> **Task to complete**
In the entries that follow, identify the line containing "What is the" and return it together with all later lines, exactly as they appear.

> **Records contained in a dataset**
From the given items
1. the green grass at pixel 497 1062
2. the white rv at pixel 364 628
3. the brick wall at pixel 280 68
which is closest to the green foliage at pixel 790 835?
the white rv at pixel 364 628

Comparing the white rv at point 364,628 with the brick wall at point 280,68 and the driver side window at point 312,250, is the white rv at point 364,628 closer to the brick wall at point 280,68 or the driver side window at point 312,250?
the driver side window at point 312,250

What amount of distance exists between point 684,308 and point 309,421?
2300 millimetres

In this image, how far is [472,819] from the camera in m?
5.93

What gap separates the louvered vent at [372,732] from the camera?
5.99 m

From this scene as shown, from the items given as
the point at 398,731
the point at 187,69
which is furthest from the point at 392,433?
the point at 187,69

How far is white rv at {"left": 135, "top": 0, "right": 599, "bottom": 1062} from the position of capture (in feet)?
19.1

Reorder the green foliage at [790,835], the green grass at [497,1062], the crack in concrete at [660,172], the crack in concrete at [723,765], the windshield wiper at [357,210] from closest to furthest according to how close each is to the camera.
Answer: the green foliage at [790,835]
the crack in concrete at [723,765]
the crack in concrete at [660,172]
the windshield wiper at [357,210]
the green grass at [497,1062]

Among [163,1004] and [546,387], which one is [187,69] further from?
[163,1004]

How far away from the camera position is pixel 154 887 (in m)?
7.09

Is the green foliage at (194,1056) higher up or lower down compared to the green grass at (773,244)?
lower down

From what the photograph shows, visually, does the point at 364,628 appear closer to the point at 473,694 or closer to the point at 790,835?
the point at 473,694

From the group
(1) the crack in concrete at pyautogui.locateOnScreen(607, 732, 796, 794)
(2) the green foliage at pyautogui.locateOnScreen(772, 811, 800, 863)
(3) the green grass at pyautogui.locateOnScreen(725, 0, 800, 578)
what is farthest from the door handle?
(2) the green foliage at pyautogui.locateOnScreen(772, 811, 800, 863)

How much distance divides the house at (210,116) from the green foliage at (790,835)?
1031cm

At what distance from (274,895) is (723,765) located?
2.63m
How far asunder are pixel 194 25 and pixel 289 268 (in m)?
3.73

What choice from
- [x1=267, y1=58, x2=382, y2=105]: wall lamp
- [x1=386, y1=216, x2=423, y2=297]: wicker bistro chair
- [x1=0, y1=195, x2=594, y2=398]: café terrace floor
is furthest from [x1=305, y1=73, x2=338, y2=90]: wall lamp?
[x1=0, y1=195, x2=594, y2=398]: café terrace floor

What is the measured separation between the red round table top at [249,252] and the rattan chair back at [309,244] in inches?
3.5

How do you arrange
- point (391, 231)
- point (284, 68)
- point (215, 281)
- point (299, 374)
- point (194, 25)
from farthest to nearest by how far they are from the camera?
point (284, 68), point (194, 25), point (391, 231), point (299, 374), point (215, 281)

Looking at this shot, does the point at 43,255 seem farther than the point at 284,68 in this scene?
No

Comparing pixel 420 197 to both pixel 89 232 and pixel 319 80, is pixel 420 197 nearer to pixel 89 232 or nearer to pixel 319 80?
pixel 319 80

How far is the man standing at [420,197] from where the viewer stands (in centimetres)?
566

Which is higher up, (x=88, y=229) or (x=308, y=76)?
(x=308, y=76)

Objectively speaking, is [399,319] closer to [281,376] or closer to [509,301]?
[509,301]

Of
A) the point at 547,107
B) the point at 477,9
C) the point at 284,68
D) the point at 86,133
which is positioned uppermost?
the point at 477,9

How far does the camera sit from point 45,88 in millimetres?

> **Result of the exercise**
What is the measured separation between the red round table top at [249,252] and the rattan chair back at [309,244] in inches?
3.5

How do you arrange
- point (391, 231)
- point (284, 68)
- point (215, 281)
- point (299, 374)
- point (194, 25)
from farthest to nearest by how far they are from the camera?
point (284, 68), point (194, 25), point (391, 231), point (299, 374), point (215, 281)

Looking at this shot, does the point at 43,255 seem farther than the point at 284,68 in this scene?
No

Comparing pixel 420 197 to both pixel 89 232 and pixel 319 80, is pixel 420 197 nearer to pixel 89 232 or nearer to pixel 319 80?
pixel 319 80

How far is the man standing at [420,197] from where the viewer stands (in centimetres)?
566

Which is higher up, (x=88, y=229) or (x=308, y=76)?
(x=308, y=76)

Objectively speaking, is [399,319] closer to [281,376] or closer to [509,301]?
[509,301]

Of
A) the point at 547,107
B) the point at 477,9
C) the point at 284,68
D) the point at 86,133
which is positioned uppermost?
the point at 477,9

How far does the camera sit from point 45,88 in millimetres?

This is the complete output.